Mit dem früheren Breitensportwart Christian Spratte und Stefanie Held sind auch zwei Breitensportler des RSV Gütersloh auf Zwift sehr aktiv. Die Gütersloherin Stefanie Held und ihre Familie haben bereits mehrere Anbieter virtueller Radsport-Plattformen im Internet getestet und sind bei Zwift hängen geblieben, weil dies die meisten Möglichkeiten und die meisten Nutzer bietet. Mit Gruppenfahrten bis 175 km Länge und insgesamt einigen tausend Kilometern hat Held schon viel Erfahrung mit dem Electronic Sport gesammelt und dabei auch einige unliebsame Erfahrungen mit den anonymen Mitfahrern gemacht. Prinzipiell findet die RSVerin das Fahren auf der Rolle im Internet aber für gut. Vereinskollege Christian Spratte hat derweil festgestellt, dass im Internet wahnsinnig Tempo gefahren wird. „Die realen Bedingungen sind leichter. Auf Zwift bist Du schnell an der Kotzgrenze.

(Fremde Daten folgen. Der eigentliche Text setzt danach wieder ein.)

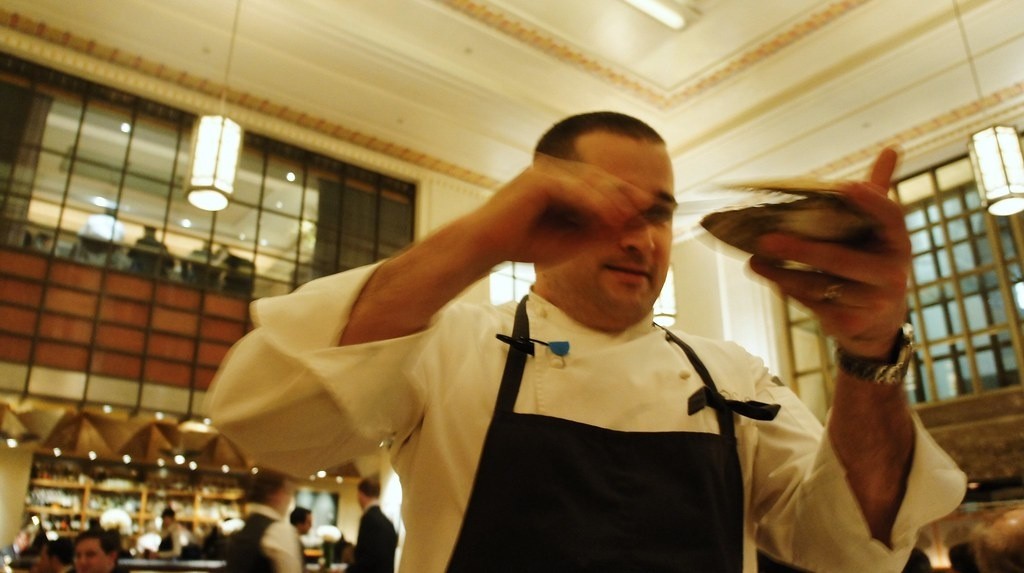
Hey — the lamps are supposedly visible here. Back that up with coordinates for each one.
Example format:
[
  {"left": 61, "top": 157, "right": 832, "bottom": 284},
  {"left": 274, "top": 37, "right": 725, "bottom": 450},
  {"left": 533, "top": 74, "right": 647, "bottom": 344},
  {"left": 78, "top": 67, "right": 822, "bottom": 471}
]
[
  {"left": 953, "top": 0, "right": 1024, "bottom": 216},
  {"left": 182, "top": 0, "right": 247, "bottom": 212}
]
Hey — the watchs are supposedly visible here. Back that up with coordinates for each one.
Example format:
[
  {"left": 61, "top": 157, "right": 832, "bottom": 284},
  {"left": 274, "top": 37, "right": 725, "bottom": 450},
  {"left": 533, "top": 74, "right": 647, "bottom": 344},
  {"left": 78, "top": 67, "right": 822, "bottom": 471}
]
[{"left": 833, "top": 322, "right": 918, "bottom": 385}]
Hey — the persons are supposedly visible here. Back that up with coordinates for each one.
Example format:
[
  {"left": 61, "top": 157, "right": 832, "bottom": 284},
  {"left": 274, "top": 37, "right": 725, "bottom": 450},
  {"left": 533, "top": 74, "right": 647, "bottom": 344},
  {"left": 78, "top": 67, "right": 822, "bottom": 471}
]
[
  {"left": 128, "top": 225, "right": 176, "bottom": 282},
  {"left": 201, "top": 111, "right": 969, "bottom": 573},
  {"left": 22, "top": 225, "right": 58, "bottom": 256},
  {"left": 76, "top": 204, "right": 127, "bottom": 269},
  {"left": 144, "top": 509, "right": 184, "bottom": 560},
  {"left": 902, "top": 548, "right": 933, "bottom": 573},
  {"left": 226, "top": 466, "right": 305, "bottom": 573},
  {"left": 290, "top": 506, "right": 315, "bottom": 573},
  {"left": 181, "top": 239, "right": 225, "bottom": 286},
  {"left": 0, "top": 513, "right": 133, "bottom": 568},
  {"left": 73, "top": 529, "right": 129, "bottom": 573},
  {"left": 39, "top": 539, "right": 76, "bottom": 573},
  {"left": 948, "top": 541, "right": 982, "bottom": 573},
  {"left": 342, "top": 476, "right": 398, "bottom": 573}
]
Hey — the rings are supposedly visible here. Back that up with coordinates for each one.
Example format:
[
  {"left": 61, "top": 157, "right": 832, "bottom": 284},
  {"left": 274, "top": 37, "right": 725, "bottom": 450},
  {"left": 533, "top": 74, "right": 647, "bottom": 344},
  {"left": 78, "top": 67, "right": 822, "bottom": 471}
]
[{"left": 823, "top": 276, "right": 844, "bottom": 304}]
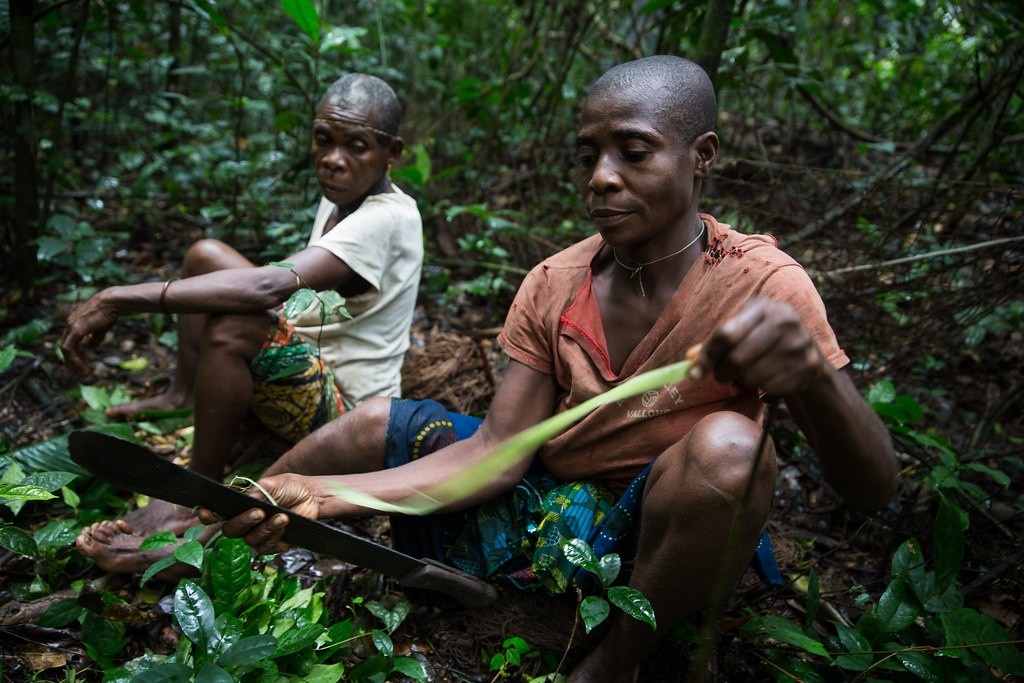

Nach 10 km oder einer Stunde relativiert sich das schnell“, hat der Steinhagener, der immer noch die CTF des RSV Gütersloh organisiert, festgestellt. „Das fahren im Internet ist wie im wirklichen Leben. Ist der Windschatten weg, musst du dich richtig quälen“, so Spratte. „Ich hoffe nur, dass der BDR mit dem Angebot im Internet der Vereinen nicht das Wasser abgräbt“, beäugt Spratte die Entwicklung trotz aller Begeisterung auch kritisch.